Collected data entries =
###
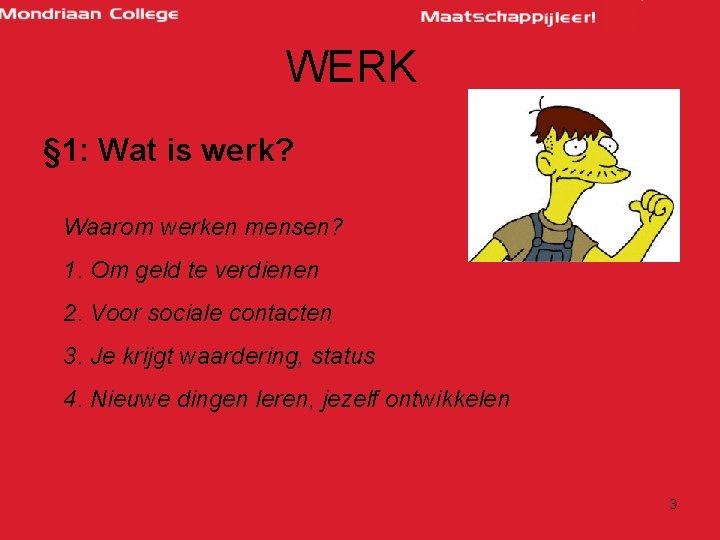 Mondriaan College

Maatschappijleer!

WERK

§1: Wat is werk?

Waarom werken mensen?

1. Om geld te verdienen

2. Voor sociale contacten

3. Je krijgt waardering, status

4. Nieuwe dingen leren, jezelf ontwikkelen

3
###
What to produce =
An exact retyping of the entries, without images, is the required answer.

Task result =
 Mondriaan College

Maatschappijleer!

WERK

§1: Wat is werk?

Waarom werken mensen?

1. Om geld te verdienen

2. Voor sociale contacten

3. Je krijgt waardering, status

4. Nieuwe dingen leren, jezelf ontwikkelen

3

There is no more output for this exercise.